• Task goal:
Since the listing below shows pictures, leave them out and write out exactly the lines from the line with "cвечи, одежки, подушка" to the line with "4大メーカー2015年NEWモデル発表会 | the Guzzler", both included, and no others.

• Input:
^^^^^^^^
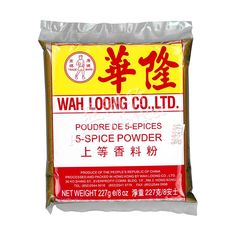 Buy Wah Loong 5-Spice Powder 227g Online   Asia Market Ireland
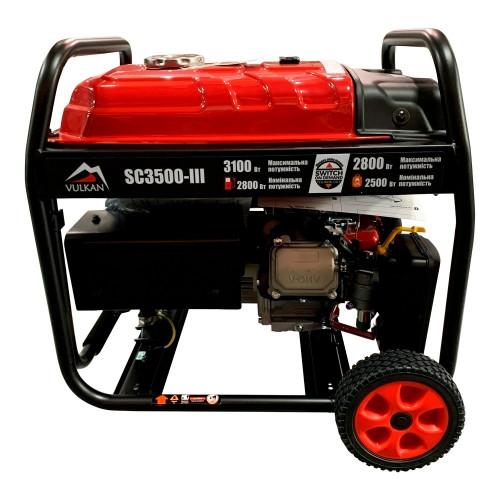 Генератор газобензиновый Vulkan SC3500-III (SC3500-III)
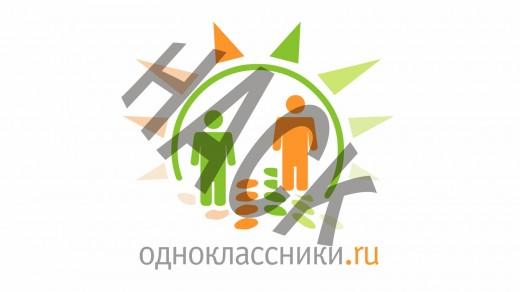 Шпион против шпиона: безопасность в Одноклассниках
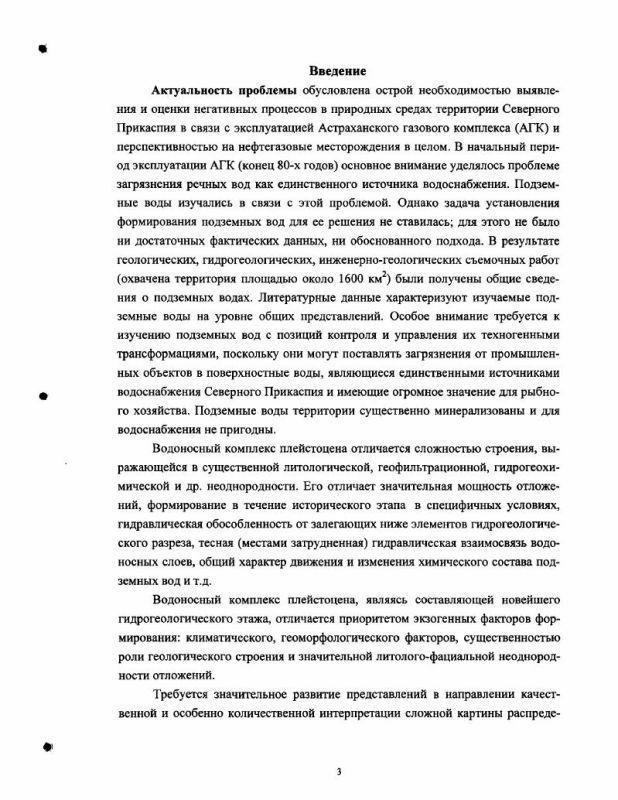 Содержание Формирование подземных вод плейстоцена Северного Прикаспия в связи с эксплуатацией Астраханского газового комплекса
^^^^^^^^
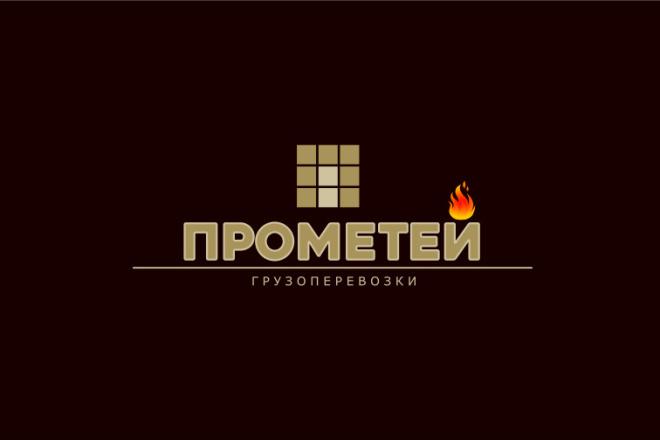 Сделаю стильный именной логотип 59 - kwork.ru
^^^^^^^^
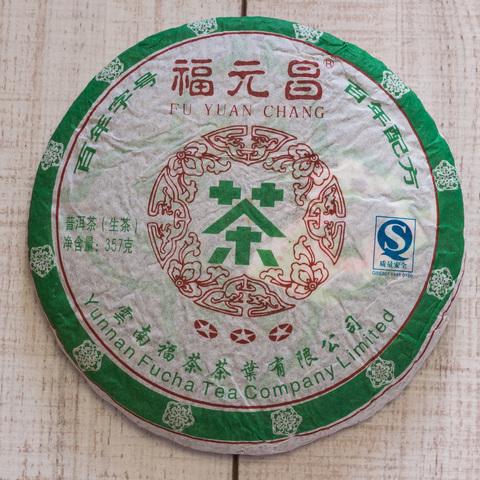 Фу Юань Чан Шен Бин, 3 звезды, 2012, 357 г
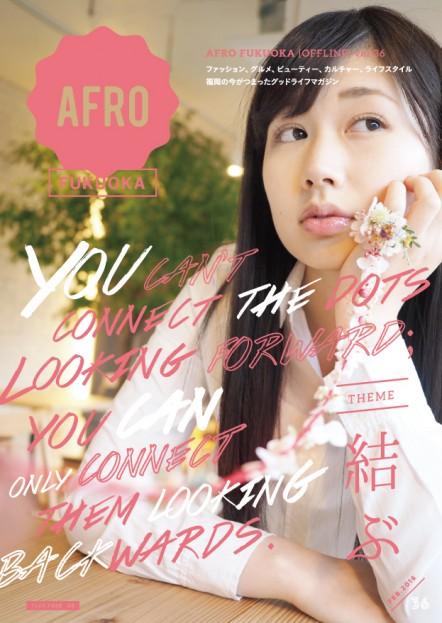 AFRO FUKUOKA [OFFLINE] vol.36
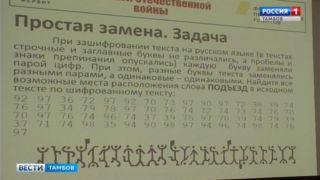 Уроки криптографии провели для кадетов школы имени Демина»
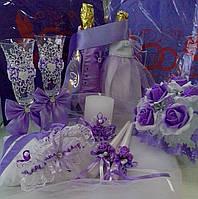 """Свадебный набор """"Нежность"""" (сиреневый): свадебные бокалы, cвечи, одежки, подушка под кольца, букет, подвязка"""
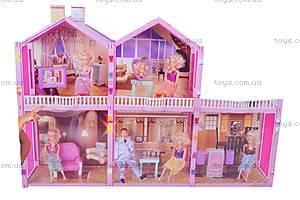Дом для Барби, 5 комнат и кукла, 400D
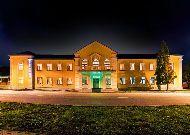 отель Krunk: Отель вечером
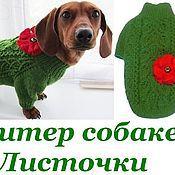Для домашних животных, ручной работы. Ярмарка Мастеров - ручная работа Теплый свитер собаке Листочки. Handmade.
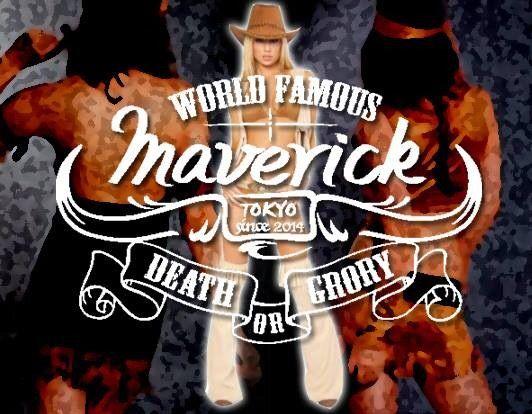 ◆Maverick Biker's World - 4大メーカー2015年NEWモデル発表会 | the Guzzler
^^^^^^^^
• Written response:
 """Свадебный набор """"Нежность"""" (сиреневый): свадебные бокалы, cвечи, одежки, подушка под кольца, букет, подвязка"""
Дом для Барби, 5 комнат и кукла, 400D
 отель Krunk: Отель вечером
Для домашних животных, ручной работы. Ярмарка Мастеров - ручная работа Теплый свитер собаке Листочки. Handmade.
 ◆Maverick Biker's World - 4大メーカー2015年NEWモデル発表会 | the Guzzler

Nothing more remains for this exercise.